Stored records
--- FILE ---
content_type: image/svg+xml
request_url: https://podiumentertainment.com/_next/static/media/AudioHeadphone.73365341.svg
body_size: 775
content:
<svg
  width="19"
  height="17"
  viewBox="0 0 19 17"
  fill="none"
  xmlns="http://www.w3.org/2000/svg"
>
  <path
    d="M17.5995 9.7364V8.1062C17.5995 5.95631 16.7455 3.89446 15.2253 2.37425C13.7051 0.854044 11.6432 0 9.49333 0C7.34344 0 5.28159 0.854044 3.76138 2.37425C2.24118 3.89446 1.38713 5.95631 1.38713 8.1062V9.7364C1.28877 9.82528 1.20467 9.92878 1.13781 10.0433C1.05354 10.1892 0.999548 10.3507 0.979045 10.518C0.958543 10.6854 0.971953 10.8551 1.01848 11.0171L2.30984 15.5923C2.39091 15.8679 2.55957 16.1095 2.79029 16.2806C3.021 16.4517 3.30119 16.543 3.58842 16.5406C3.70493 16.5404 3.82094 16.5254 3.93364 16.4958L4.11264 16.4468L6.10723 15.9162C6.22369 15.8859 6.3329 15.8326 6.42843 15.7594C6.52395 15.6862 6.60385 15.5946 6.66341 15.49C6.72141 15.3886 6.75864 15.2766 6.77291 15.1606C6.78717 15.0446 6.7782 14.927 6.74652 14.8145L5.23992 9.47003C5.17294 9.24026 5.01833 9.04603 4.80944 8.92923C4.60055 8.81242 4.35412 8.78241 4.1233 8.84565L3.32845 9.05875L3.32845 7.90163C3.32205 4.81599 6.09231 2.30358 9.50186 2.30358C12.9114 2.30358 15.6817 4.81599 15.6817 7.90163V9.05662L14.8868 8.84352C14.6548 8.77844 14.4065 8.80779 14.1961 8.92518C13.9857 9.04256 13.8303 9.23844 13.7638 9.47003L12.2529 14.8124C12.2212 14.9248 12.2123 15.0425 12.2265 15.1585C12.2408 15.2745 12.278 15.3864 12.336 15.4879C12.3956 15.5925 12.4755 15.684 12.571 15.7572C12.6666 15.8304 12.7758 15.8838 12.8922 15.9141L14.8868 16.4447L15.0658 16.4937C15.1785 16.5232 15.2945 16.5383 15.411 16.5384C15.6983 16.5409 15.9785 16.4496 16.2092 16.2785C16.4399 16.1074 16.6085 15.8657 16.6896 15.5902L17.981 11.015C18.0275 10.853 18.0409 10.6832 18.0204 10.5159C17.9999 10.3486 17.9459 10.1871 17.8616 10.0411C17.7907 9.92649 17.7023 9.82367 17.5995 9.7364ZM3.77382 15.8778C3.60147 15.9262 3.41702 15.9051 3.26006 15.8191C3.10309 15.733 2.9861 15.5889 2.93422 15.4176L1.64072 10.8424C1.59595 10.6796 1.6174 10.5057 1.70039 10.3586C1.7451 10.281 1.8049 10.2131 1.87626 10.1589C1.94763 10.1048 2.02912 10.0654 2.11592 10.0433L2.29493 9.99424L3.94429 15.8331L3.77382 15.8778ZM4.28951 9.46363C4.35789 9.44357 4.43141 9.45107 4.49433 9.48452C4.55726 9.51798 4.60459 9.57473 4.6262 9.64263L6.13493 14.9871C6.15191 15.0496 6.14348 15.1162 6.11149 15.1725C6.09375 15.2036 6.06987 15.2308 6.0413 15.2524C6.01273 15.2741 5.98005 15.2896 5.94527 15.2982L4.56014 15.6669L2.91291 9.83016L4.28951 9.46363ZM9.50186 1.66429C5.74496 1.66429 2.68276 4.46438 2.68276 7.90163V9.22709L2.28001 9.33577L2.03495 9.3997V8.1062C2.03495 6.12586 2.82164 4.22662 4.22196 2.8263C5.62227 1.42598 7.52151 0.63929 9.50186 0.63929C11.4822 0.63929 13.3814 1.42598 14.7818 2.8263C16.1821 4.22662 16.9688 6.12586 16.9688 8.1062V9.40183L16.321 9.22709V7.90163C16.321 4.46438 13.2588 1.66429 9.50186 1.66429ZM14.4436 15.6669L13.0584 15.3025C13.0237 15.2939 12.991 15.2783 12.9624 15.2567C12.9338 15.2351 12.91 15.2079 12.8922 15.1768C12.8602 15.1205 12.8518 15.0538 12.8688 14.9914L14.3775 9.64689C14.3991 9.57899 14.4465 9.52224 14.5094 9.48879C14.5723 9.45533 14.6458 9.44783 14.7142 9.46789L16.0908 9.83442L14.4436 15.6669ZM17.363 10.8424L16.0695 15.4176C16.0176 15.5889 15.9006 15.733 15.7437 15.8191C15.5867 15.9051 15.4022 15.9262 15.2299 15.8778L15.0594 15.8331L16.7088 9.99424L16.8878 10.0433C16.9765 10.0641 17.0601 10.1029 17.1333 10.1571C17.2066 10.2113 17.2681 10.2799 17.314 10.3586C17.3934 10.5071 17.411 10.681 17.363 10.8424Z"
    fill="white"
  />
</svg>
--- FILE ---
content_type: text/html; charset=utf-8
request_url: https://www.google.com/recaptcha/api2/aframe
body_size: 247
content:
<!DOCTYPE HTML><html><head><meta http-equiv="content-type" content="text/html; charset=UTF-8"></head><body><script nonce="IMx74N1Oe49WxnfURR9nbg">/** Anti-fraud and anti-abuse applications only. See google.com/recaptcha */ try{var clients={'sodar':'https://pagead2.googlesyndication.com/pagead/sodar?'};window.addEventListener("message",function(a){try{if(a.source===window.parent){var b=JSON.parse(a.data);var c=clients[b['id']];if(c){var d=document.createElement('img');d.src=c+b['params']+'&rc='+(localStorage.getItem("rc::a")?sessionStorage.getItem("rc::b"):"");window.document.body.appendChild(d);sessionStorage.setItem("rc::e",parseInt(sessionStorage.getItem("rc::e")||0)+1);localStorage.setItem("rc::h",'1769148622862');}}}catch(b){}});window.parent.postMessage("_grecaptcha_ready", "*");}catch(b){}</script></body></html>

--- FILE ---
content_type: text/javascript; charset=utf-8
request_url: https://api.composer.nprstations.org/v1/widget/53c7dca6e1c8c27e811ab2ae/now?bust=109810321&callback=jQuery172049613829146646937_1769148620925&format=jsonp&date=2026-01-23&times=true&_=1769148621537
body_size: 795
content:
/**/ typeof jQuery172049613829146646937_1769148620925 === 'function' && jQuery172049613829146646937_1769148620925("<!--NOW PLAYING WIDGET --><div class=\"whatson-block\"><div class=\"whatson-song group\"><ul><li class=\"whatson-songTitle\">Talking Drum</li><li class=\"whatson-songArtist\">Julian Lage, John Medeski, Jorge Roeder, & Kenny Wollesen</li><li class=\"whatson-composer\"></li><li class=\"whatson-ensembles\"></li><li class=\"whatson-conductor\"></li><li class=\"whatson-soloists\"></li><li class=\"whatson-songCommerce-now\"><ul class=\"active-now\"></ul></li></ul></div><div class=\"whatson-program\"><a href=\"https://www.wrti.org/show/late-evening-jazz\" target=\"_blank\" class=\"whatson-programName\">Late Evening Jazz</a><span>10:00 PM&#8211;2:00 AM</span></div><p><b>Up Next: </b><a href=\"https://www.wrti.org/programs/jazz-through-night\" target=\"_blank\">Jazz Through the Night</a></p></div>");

## Problem requirements
Line by line, copy the entries above exactly as they appear.

## Response to the exercise
--- FILE ---
content_type: image/svg+xml
request_url: https://podiumentertainment.com/_next/static/media/AudioHeadphone.73365341.svg
body_size: 775
content:
<svg
  width="19"
  height="17"
  viewBox="0 0 19 17"
  fill="none"
  xmlns="http://www.w3.org/2000/svg"
>
  <path
    d="M17.5995 9.7364V8.1062C17.5995 5.95631 16.7455 3.89446 15.2253 2.37425C13.7051 0.854044 11.6432 0 9.49333 0C7.34344 0 5.28159 0.854044 3.76138 2.37425C2.24118 3.89446 1.38713 5.95631 1.38713 8.1062V9.7364C1.28877 9.82528 1.20467 9.92878 1.13781 10.0433C1.05354 10.1892 0.999548 10.3507 0.979045 10.518C0.958543 10.6854 0.971953 10.8551 1.01848 11.0171L2.30984 15.5923C2.39091 15.8679 2.55957 16.1095 2.79029 16.2806C3.021 16.4517 3.30119 16.543 3.58842 16.5406C3.70493 16.5404 3.82094 16.5254 3.93364 16.4958L4.11264 16.4468L6.10723 15.9162C6.22369 15.8859 6.3329 15.8326 6.42843 15.7594C6.52395 15.6862 6.60385 15.5946 6.66341 15.49C6.72141 15.3886 6.75864 15.2766 6.77291 15.1606C6.78717 15.0446 6.7782 14.927 6.74652 14.8145L5.23992 9.47003C5.17294 9.24026 5.01833 9.04603 4.80944 8.92923C4.60055 8.81242 4.35412 8.78241 4.1233 8.84565L3.32845 9.05875L3.32845 7.90163C3.32205 4.81599 6.09231 2.30358 9.50186 2.30358C12.9114 2.30358 15.6817 4.81599 15.6817 7.90163V9.05662L14.8868 8.84352C14.6548 8.77844 14.4065 8.80779 14.1961 8.92518C13.9857 9.04256 13.8303 9.23844 13.7638 9.47003L12.2529 14.8124C12.2212 14.9248 12.2123 15.0425 12.2265 15.1585C12.2408 15.2745 12.278 15.3864 12.336 15.4879C12.3956 15.5925 12.4755 15.684 12.571 15.7572C12.6666 15.8304 12.7758 15.8838 12.8922 15.9141L14.8868 16.4447L15.0658 16.4937C15.1785 16.5232 15.2945 16.5383 15.411 16.5384C15.6983 16.5409 15.9785 16.4496 16.2092 16.2785C16.4399 16.1074 16.6085 15.8657 16.6896 15.5902L17.981 11.015C18.0275 10.853 18.0409 10.6832 18.0204 10.5159C17.9999 10.3486 17.9459 10.1871 17.8616 10.0411C17.7907 9.92649 17.7023 9.82367 17.5995 9.7364ZM3.77382 15.8778C3.60147 15.9262 3.41702 15.9051 3.26006 15.8191C3.10309 15.733 2.9861 15.5889 2.93422 15.4176L1.64072 10.8424C1.59595 10.6796 1.6174 10.5057 1.70039 10.3586C1.7451 10.281 1.8049 10.2131 1.87626 10.1589C1.94763 10.1048 2.02912 10.0654 2.11592 10.0433L2.29493 9.99424L3.94429 15.8331L3.77382 15.8778ZM4.28951 9.46363C4.35789 9.44357 4.43141 9.45107 4.49433 9.48452C4.55726 9.51798 4.60459 9.57473 4.6262 9.64263L6.13493 14.9871C6.15191 15.0496 6.14348 15.1162 6.11149 15.1725C6.09375 15.2036 6.06987 15.2308 6.0413 15.2524C6.01273 15.2741 5.98005 15.2896 5.94527 15.2982L4.56014 15.6669L2.91291 9.83016L4.28951 9.46363ZM9.50186 1.66429C5.74496 1.66429 2.68276 4.46438 2.68276 7.90163V9.22709L2.28001 9.33577L2.03495 9.3997V8.1062C2.03495 6.12586 2.82164 4.22662 4.22196 2.8263C5.62227 1.42598 7.52151 0.63929 9.50186 0.63929C11.4822 0.63929 13.3814 1.42598 14.7818 2.8263C16.1821 4.22662 16.9688 6.12586 16.9688 8.1062V9.40183L16.321 9.22709V7.90163C16.321 4.46438 13.2588 1.66429 9.50186 1.66429ZM14.4436 15.6669L13.0584 15.3025C13.0237 15.2939 12.991 15.2783 12.9624 15.2567C12.9338 15.2351 12.91 15.2079 12.8922 15.1768C12.8602 15.1205 12.8518 15.0538 12.8688 14.9914L14.3775 9.64689C14.3991 9.57899 14.4465 9.52224 14.5094 9.48879C14.5723 9.45533 14.6458 9.44783 14.7142 9.46789L16.0908 9.83442L14.4436 15.6669ZM17.363 10.8424L16.0695 15.4176C16.0176 15.5889 15.9006 15.733 15.7437 15.8191C15.5867 15.9051 15.4022 15.9262 15.2299 15.8778L15.0594 15.8331L16.7088 9.99424L16.8878 10.0433C16.9765 10.0641 17.0601 10.1029 17.1333 10.1571C17.2066 10.2113 17.2681 10.2799 17.314 10.3586C17.3934 10.5071 17.411 10.681 17.363 10.8424Z"
    fill="white"
  />
</svg>
--- FILE ---
content_type: text/html; charset=utf-8
request_url: https://www.google.com/recaptcha/api2/aframe
body_size: 247
content:
<!DOCTYPE HTML><html><head><meta http-equiv="content-type" content="text/html; charset=UTF-8"></head><body><script nonce="IMx74N1Oe49WxnfURR9nbg">/** Anti-fraud and anti-abuse applications only. See google.com/recaptcha */ try{var clients={'sodar':'https://pagead2.googlesyndication.com/pagead/sodar?'};window.addEventListener("message",function(a){try{if(a.source===window.parent){var b=JSON.parse(a.data);var c=clients[b['id']];if(c){var d=document.createElement('img');d.src=c+b['params']+'&rc='+(localStorage.getItem("rc::a")?sessionStorage.getItem("rc::b"):"");window.document.body.appendChild(d);sessionStorage.setItem("rc::e",parseInt(sessionStorage.getItem("rc::e")||0)+1);localStorage.setItem("rc::h",'1769148622862');}}}catch(b){}});window.parent.postMessage("_grecaptcha_ready", "*");}catch(b){}</script></body></html>

--- FILE ---
content_type: text/javascript; charset=utf-8
request_url: https://api.composer.nprstations.org/v1/widget/53c7dca6e1c8c27e811ab2ae/now?bust=109810321&callback=jQuery172049613829146646937_1769148620925&format=jsonp&date=2026-01-23&times=true&_=1769148621537
body_size: 795
content:
/**/ typeof jQuery172049613829146646937_1769148620925 === 'function' && jQuery172049613829146646937_1769148620925("<!--NOW PLAYING WIDGET --><div class=\"whatson-block\"><div class=\"whatson-song group\"><ul><li class=\"whatson-songTitle\">Talking Drum</li><li class=\"whatson-songArtist\">Julian Lage, John Medeski, Jorge Roeder, & Kenny Wollesen</li><li class=\"whatson-composer\"></li><li class=\"whatson-ensembles\"></li><li class=\"whatson-conductor\"></li><li class=\"whatson-soloists\"></li><li class=\"whatson-songCommerce-now\"><ul class=\"active-now\"></ul></li></ul></div><div class=\"whatson-program\"><a href=\"https://www.wrti.org/show/late-evening-jazz\" target=\"_blank\" class=\"whatson-programName\">Late Evening Jazz</a><span>10:00 PM&#8211;2:00 AM</span></div><p><b>Up Next: </b><a href=\"https://www.wrti.org/programs/jazz-through-night\" target=\"_blank\">Jazz Through the Night</a></p></div>");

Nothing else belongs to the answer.